It’s that time of year when introverts like me must face the hard fact: ’tis the season for parties and potlucks. My daughter thinks it’s both sad and amusing that I look at a holiday party as something for which I must brace myself, as she LOVES getting out of the house and visiting with “other people besides you people,” as she says. Her feelings are understandable: she is an extrovert island in a sea of introverts. Her brothers, father, and I enjoy each other’s company, yet find refuge in solitude—so while we enjoy certain aspects of good party, social events won’t ever top our list of things to do.
Thanksgiving Day was the first big gathering of the year for our family, to take place at my husband’s uncle’s house. My daughter was so looking forward to it (she blogged about it here). Meanwhile, I lay awake early that morning, thoughts churning at high speed, running down the mental list of all the work I could be doing (freelance work, housework, Christmas plotting and planning, making written lists and checking them twice) instead of socializing. But even I realized this was a ridiculous attitude. God made us with a need to rest, after all. It wouldn’t hurt me to take a day off—I might even enjoy it!
I turned in my Bible to my devotional passage for the day, Hebrews 13:15.
“By him therefore let us offer the sacrifice of praise to God continually, that is, the fruit of our lips giving thanks to his name.”
I took a deep breath and felt my heart softening.
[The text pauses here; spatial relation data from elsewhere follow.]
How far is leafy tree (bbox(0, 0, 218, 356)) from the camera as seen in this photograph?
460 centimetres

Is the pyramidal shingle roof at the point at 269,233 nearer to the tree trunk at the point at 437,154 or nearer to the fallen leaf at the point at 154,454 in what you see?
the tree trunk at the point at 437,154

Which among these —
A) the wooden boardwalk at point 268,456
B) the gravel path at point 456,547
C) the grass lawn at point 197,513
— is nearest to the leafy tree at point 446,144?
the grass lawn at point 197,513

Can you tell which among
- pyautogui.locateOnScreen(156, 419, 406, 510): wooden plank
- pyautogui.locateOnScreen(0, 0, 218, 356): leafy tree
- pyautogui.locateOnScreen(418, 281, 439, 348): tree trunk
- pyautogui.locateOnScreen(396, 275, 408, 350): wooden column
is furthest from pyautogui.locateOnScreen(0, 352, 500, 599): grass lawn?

Here it was, Thanksgiving Day, and I was starting the morning with griping rather than praise. After that reality check, I spent some time reflecting on the multitude of blessings in my life, including God’s unfailing mercy and grace toward me, despite my party-pooper attitude and other failings.
Something occurred to me as I read other passages about thankfulness and praise: why did God call it a sacrifice of praise? Perhaps because it can be outside the norm to just praise him. After all, it’s natural to come before him with our needs and hurts, but praising him, especially during difficult times, can take some work, some extra meditation and time, to examine the depth of his love and goodness, to consider how his guiding hand has been apparent along the path of our lives, and tell him how much we love him for it.
It seems that the writer of Psalm 136 desired to do just that. Each verse begins with some great deed or attribute of God as related to the Israelites and concludes with the phrase, “for his mercy endureth forever.” The final verse of the chapter says,
“O give thanks unto the God of heaven: for his mercy endureth for ever.”
Throughout their history, God’s mercy never failed the fickle Israelites, and it will never fail us. For that alone, he deserves bucketsful of praise and thanksgiving, in the midst of all the small stuff we sweat about every day. For me, that might be a holiday party (though I had a wonderful time at our family Thanksgiving get-together, by the way). What is it for you? I’d love to hear from you.